Since the model with the intercept has a near perfect score of 0.97, it is the clear winner.

### Question IV

a note indicating whether you think the parameters of your fits agree well with the two equations presented below

---

The original two equations are

1. $T_m(^\circ C)=2(AT)+4(CG)$
2. $T_m(^\circ C)=69.30+0.41(\frac{(GC)}{N} \cdot 100)-650(\frac{1}{N})$

The equations calculated from my models are

1. $T_m(^\circ C) = 1.41(AT) + 3.72(GC)$
2. $T_m(^\circ C) = 71.00 + 0.55(\frac{(GC)}{N} \cdot 100) - 859.32(\frac{1}{N})$

In [16]:
# Original equation 1
df["Tm original eq1"] = 2 * df["AT count"] + 4 * df["GC count"]

# Original equation 2
df["Tm original eq2"] = 69.30 + 0.41 * ((df["GC count"] / df["sequence"].str.len()) * 100) - 650 * (1 / df["sequence"].str.len())


In [17]:
df[["Tm", "Tm original eq1", "Tm original eq2"]]

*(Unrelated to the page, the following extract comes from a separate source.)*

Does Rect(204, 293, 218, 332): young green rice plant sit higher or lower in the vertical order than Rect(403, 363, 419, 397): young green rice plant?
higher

Unnamed: 0,Tm,Tm original eq1,Tm original eq2
0,38.08,44,44.0500
1,44.50,50,51.7375
2,46.50,52,54.3000
3,41.38,48,49.1750
4,28.43,40,38.9250
...,...,...,...
299995,92.74,116,85.9000
299996,93.76,116,85.9000
299997,95.72,116,85.9000
299998,93.99,116,85.9000


In [18]:
r2_eq1 = r2_score(df["Tm"], df["Tm original eq1"], multioutput='uniform_average')
r2_eq2 = r2_score(df["Tm"], df["Tm original eq2"], multioutput='uniform_average')
print(f"R2 for equation 1:\nOriginal: {r2_eq1}\nPrediction: {r2_pred1}\n")
print(f"R2 for equation 2:\nOriginal: {r2_eq2}\nPrediction: {r2_pred2}")

R2 for equation 1:
Original: 0.5264653772775043
Prediction: 0.892976507804992

R2 for equation 2:
Original: 0.9065381573725817
Prediction: 0.9701361852268294


I think in general, the parameters of my fits agree with the parameters in the original equations. The discrepancy between the values for equation one might be due to the over estimation of the GC content's contribution to the melting temperature. The coefficient of 3.72 instead of 4 lowers this overestimation for every GC pair.